In una giornata molto, troppo calda, le problematiche lavorative uno vorrebbe lasciarle nel cassetto. Mi ero adeguato prontamente all'estate meteo in termini di vestiario, manca ancora il cappellino d'ordinanza e i fantasmini ai piedi ma accidenti se stavo bene oggi tutto in celestino, maglietta e jeans, calzini rossi sgargianti e scarpe bianche abbaglianti.
Poi succede che una telefonata di un'ora sul tema rendiconto e dintorni e una riunione fiume di 5 ore in porto a parlare ancora non ho capito bene di quale progetto siano due semplici fatti prodromici alla pedalata di 20 minuti per tornare in ufficio verso le ore 16, vero e proprio clou della stanchezza odierna.

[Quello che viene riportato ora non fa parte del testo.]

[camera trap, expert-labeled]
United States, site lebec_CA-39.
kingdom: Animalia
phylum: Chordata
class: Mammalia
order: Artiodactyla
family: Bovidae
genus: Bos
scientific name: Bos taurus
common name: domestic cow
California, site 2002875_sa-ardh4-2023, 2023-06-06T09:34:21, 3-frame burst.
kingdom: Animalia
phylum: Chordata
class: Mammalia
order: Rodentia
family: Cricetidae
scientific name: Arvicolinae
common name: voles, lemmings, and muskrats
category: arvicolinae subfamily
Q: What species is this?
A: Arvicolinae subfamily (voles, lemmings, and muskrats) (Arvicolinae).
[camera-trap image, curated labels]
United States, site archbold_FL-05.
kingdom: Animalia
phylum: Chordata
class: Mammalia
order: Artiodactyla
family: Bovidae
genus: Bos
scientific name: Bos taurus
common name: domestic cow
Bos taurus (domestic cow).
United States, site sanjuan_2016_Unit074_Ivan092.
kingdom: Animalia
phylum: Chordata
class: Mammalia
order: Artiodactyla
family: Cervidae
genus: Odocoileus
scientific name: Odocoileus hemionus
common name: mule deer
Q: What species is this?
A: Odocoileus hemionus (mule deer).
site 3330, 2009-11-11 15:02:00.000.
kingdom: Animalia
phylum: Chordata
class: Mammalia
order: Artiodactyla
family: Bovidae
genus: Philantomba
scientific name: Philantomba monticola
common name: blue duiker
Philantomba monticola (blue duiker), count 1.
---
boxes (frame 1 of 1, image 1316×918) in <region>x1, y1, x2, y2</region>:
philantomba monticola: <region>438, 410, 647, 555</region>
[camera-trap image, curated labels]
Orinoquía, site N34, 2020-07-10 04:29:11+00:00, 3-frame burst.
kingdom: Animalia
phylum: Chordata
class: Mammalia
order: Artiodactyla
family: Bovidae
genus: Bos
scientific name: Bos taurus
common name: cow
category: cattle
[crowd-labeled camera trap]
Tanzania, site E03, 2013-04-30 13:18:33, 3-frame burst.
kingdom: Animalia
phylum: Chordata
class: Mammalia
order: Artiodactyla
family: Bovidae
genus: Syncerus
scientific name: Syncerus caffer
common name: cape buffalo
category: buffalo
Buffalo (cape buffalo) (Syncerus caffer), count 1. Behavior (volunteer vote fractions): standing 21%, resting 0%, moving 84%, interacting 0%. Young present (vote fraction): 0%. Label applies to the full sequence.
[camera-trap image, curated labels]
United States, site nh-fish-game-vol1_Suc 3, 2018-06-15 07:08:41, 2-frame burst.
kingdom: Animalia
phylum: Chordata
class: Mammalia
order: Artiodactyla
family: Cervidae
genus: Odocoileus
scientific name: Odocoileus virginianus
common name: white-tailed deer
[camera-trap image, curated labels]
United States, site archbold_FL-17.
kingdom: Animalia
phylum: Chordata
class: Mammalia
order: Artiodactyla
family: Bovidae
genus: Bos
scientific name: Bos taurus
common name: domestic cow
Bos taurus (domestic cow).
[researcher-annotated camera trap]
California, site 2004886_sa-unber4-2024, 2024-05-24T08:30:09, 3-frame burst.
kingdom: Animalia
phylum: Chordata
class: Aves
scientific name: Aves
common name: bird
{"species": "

Essermi sfatto e disidratato è dire poco. Avrò bevuto un litro e mezzo di acqua ma non mi è bastato. Più tardi per arrivare a casa ci ho impiegato un quarto d'ora di più del solito, non riuscivo ad andare avanti. E nemmeno ora dopo una bella doccia si è risolto qualcosa. E ora come faccio a farmi da cena? Io di muovermi non ne ho proprio la forza, c'è qualche volontario che mi porta qualcosa?

5 commenti:

Claudio B. ha detto...

Sacher, il sole bacia i brutti: i belli li baciano tutti. ;-)))

Gabriele ha detto...

Immagino che arriverei un po' tardi, ormai. Ma toglimi una curiosità: che sono i "fantasmini ai piedi"?

SacherFire ha detto...

Fantasmini, et voilà: http://www.mitiad.it/images/kappa%20fantasmini.JPG

Gabriele ha detto...

Perbacco, non sapevo si chiamassero fantasmini... avevo pensato piuttosto a degli infradito fosforescenti, fugurati!

SacherFire ha detto...

Ma ti sembro uno da infradito fosforescenti?
Io non sopporto le infradito fosforescenti!